The AI Storyteller: Creating Video Voiceovers with GPT-4 Vision

Unveiling the Future of AI-Powered Media: OpenAI's Latest Multimodal Update

The AI Storyteller: Creating Video Voiceovers with GPT-4 Vision

OpenAI has just unveiled one of its most significant updates, making their models cheaper, faster, and more extensive than ever. This update introduces "Banner Control" for function calling and larger language model outputs. These improvements promise to open up new possibilities for developing exciting AI-driven applications.

New models and developer products announced at DevDay
GPT-4 Turbo with 128K context and lower prices, the new Assistants API, GPT-4 Turbo with Vision, DALL·E 3 API, and more.

Within just 24 hours of the release, developers and enthusiasts worldwide have begun experimenting with these enhanced capabilities.

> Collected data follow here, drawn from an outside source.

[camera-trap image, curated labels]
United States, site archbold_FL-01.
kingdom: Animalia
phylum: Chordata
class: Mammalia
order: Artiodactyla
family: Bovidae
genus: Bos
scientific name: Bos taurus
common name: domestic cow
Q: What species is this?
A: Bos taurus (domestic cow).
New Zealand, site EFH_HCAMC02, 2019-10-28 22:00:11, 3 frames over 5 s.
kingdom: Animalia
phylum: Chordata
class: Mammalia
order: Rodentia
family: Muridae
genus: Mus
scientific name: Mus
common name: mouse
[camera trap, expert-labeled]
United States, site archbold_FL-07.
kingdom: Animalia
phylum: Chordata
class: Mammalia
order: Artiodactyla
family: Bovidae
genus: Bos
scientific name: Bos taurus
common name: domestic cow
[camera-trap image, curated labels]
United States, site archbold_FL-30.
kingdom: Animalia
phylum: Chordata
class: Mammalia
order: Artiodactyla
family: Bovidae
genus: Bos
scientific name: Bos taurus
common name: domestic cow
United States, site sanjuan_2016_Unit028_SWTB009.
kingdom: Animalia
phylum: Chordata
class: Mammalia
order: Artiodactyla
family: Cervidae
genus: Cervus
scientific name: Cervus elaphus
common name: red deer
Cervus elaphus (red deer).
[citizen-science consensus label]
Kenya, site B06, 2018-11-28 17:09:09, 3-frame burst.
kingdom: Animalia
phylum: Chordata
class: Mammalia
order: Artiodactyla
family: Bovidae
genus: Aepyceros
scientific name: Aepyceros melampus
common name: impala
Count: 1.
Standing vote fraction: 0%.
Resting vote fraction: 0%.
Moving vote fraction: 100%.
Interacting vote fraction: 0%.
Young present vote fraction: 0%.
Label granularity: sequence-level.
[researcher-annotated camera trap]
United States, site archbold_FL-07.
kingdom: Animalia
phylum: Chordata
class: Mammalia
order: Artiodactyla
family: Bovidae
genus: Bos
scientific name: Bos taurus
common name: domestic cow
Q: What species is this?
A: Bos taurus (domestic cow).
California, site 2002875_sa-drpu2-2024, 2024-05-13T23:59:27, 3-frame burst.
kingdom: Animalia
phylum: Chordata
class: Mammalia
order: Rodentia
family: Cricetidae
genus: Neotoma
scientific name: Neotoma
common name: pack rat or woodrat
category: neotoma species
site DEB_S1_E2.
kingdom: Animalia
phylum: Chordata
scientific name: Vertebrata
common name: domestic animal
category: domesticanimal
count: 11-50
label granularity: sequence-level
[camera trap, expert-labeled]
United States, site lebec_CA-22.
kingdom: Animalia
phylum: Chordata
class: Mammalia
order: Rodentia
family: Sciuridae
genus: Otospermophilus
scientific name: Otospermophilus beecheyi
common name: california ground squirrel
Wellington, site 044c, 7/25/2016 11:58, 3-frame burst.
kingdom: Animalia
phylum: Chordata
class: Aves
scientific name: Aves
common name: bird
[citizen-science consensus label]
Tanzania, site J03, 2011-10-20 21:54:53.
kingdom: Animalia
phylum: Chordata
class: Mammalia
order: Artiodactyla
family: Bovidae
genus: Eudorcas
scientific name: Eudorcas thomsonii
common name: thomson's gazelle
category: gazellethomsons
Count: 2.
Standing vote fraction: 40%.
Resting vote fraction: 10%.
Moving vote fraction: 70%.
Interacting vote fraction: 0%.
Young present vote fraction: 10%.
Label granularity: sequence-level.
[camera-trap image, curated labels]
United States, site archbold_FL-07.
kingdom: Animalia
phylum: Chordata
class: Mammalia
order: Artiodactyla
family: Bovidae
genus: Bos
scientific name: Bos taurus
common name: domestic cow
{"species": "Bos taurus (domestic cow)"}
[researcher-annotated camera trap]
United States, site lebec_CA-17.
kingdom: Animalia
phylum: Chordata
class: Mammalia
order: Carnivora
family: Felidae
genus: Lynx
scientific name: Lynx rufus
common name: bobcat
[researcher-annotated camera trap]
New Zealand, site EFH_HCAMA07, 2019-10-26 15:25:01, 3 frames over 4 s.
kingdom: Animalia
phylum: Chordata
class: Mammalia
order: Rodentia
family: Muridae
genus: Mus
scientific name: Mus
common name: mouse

From analyzing website landing pages to generating video voiceovers, the potential applications are boundless. In this blog post, we'll explore one fascinating application where you can create video voiceovers using GPT-4V.

The Video Voiceover Generator

The video voiceover generator is a remarkable example of what GPT-4V can achieve. It's a tool that allows you to upload a short video clip, provide a prompt, and then generate a new video with a voiceover based on the prompt. The process is surprisingly straightforward, thanks to OpenAI's platform and tutorials provided by the community.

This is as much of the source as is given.